Phonological CorpusTools
http://phonologicalcorpustools.github.io/CorpusTools/
GNU General Public License v3.0
111 stars 16 forks source link

[BUG] PCT crashes when phonotactic prob cannot be calculated with filters #777

Closed stannam closed 2 years ago

stannam commented 2 years ago

Describe the bug The phonotactic probability function can make PCT crash if

Sample corpus file example

To Reproduce Steps to reproduce the behavior:

  1. Go to 'analysis > phonotactic probability'
  2. Set 'minimum word frequency' to 300 (or any unreasonable value)
  3. In the 'Query' option, select 'Calculate for all words in the corpus'
  4. See error

Operating system and PCT version

kchall commented 2 years ago

Yep, can confirm this crashes on Mac as well; note that it's with any number higher than some word frequencies (e.g. in the example corpus, a frequency of 10 will still crash it). But it does work if it's set to be the same as the smallest actual token frequency, i.e., 2.
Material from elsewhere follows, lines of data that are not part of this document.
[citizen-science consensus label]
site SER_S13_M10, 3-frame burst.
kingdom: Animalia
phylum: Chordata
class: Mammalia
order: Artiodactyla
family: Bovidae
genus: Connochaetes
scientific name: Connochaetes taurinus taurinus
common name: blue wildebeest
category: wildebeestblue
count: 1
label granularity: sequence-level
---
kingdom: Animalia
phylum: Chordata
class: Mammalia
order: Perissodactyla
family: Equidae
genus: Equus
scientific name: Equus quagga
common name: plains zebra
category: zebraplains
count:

stannam commented 2 years ago
kchall commented 2 years ago

Hmm, can you double check that we didn't break phonotactic probability entirely by doing this? I just tried to re-create the example from the documentation (https://corpustools.readthedocs.io/en/latest/phonotactic_probability.html) but without the frequency filter, and PCT just crashed on me, without calculating anything (or giving me an error message).

stannam commented 2 years ago

You are right. I accidentally broke the function while removing the filter.😥 Thanks for noticing this. Now it is fixed. I confrimed that PP is calculated correctly (the attached excel file). Hand_calculating_PP_with_PP_example.xlsx

On a separate note, I cannot follow the documentation where it demonstrates calculating the probability for non-word “pidger” [pɪdʒɚ] in the example presented there. Currently, we only allow users to use segments already in the inventory when they create a non-word. Since neither [dʒ] nor [ɚ] is in the inventory [pɪdʒɚ] can't be created... I think we should change the documentation.

kchall commented 2 years ago

Thanks, @stannam! Can you double-check that you pushed the fix to GitHub? I'm not seeing any new activity, and it's still crashing on my end...

You're right that the example is a bit odd -- if you look closely, you'll see that the original example uses the IPHOD corpus instead of the example corpus (which is definitely unusual in our documentation!). I thought about changing it, but the example corpus is quite small and makes phonotactic probability examples difficult (which is presumably why we used the IPHOD in the first place)...so at this point, I'm inclined to leave it.

stannam commented 2 years ago

Sorry! It is now on the remote repo.

kchall commented 2 years ago

Thanks! Looks to be working now. :)